Director of education and exhibits Lloyd Logan said that he and museum director Ken Carpenter, archaeologist Tim Riley saw the children’s pit house that is at the Fremont Indian Museum near Richfield. They decided to steal elements of it, improve on it and construct one in the area that was a fairly unused sand box.

So far it has been a big hit with the visitors to the facility. Logan said they have added clothing items like a piece of leather with a hole for a head to go through so there can be some role playing. They also plan to add some clay figurines and a blanket weaving station.

Logan recounted that one little girl spent almost an hour climbing up, over and down the new structure. “She kept calling over to her mom about how much she loved it,” he explained.

The corn grinding stone will have real corn for the kids to grind, but they are trying to assess the best way to have corn there so it won’t scatter throughout the building. If the corn is scattered too far from the stone, it could attract insects and mice that would be devastating to the displays.

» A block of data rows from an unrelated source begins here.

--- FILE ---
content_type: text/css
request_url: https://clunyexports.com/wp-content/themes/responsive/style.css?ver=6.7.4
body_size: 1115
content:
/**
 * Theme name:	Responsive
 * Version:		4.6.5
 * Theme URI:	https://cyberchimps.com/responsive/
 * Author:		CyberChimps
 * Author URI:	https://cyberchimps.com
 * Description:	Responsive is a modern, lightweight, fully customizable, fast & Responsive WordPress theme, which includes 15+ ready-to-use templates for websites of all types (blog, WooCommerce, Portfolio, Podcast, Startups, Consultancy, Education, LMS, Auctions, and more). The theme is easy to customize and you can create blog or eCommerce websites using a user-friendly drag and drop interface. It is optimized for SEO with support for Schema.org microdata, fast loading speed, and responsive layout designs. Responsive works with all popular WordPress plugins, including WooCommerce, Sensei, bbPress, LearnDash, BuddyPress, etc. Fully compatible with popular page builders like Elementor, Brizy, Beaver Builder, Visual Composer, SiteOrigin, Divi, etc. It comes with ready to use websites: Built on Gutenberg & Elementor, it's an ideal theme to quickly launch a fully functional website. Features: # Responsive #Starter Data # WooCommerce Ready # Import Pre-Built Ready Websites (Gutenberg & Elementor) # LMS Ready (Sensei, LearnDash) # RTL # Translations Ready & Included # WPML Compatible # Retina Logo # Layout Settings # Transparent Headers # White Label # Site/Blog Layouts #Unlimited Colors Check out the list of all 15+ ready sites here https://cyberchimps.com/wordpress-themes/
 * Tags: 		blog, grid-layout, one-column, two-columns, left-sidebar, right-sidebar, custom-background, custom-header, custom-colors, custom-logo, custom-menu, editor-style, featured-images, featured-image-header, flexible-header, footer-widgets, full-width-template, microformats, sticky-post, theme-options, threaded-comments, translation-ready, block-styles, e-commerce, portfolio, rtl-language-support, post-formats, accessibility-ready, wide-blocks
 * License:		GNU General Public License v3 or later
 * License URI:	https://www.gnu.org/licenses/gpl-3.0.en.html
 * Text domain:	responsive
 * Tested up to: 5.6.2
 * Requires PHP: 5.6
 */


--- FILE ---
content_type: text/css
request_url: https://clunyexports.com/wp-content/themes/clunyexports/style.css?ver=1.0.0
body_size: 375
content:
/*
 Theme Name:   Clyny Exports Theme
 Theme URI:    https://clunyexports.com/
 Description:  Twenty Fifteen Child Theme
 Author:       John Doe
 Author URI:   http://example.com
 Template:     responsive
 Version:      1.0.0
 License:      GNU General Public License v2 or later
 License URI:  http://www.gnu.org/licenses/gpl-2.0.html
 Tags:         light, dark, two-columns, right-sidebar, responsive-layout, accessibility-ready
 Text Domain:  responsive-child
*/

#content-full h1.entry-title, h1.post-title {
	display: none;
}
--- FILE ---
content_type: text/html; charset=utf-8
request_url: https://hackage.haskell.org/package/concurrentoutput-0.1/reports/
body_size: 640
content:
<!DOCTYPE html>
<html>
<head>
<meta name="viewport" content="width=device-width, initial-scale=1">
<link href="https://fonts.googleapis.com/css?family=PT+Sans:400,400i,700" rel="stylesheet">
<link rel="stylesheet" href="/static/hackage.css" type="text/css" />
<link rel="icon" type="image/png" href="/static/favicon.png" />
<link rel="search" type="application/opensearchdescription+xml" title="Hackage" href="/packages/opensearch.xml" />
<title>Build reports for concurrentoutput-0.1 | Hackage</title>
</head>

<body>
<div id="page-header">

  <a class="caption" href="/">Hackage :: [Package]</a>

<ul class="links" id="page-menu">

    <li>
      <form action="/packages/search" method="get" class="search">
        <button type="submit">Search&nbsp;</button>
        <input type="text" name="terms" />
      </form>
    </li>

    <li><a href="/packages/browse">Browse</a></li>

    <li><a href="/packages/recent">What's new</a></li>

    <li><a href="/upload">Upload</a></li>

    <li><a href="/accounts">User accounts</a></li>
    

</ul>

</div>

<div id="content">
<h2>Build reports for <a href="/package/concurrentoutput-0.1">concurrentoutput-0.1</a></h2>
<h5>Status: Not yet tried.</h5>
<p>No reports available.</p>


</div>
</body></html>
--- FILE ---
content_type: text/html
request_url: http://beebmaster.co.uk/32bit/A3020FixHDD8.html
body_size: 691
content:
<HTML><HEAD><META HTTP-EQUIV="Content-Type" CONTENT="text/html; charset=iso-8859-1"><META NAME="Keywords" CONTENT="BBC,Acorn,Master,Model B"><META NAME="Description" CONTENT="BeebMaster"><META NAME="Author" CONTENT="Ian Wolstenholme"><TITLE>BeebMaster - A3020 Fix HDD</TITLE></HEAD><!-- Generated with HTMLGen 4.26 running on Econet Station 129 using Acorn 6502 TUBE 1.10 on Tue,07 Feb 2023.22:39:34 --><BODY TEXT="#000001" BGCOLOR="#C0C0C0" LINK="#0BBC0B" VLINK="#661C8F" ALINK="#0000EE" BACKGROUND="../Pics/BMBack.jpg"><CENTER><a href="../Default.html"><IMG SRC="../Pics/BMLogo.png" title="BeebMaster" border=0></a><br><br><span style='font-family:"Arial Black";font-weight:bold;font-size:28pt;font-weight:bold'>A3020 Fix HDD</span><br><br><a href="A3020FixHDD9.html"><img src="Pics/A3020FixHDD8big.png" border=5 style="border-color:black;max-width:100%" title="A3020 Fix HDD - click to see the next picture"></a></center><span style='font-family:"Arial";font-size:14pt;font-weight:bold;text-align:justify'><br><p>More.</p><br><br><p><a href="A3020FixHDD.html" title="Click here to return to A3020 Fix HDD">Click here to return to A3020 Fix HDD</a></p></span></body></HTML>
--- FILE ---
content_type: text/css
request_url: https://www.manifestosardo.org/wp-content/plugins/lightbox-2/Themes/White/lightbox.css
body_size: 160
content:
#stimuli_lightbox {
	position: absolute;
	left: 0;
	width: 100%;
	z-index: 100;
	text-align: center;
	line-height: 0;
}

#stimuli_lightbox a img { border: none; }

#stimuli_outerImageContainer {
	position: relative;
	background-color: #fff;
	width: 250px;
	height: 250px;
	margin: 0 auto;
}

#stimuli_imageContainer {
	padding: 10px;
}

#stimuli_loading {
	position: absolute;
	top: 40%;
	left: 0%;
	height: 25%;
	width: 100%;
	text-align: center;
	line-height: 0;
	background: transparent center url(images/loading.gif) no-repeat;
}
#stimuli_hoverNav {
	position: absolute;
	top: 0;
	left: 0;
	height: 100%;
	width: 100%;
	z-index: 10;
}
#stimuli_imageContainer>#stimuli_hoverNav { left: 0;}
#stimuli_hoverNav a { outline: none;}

The children’s pit house is a great compliment to the diorama pit house on the archaeology side of the museum that has been undergoing major improvements over the past year.  There are so many detailed items that depict life in a real pit house, that one could stand for hours just to try and take it all in. Logan even made sure that the opening to the house was large enough to allow a child in a wheel chair access inside.

In other areas of the museum, work continues on the construction of a Stegosaurus. Chief preparator, Carrie L Herbel, student assistant Tyree Olsen and volunteer Ralph Escamilla are piecing the skeleton together out in the big dinosaur pit. The Barrier Canyon Mural will also see some changes soon as part of a major overhaul of the archaeology half of the museum.

Paleontology and archaeology may be studies of the past, but the Prehistoric Museum in Price remains a dynamic example of the most current ideas of what may have transpired so many eons ago. A great knowledge of the past is important so we know how to move forward.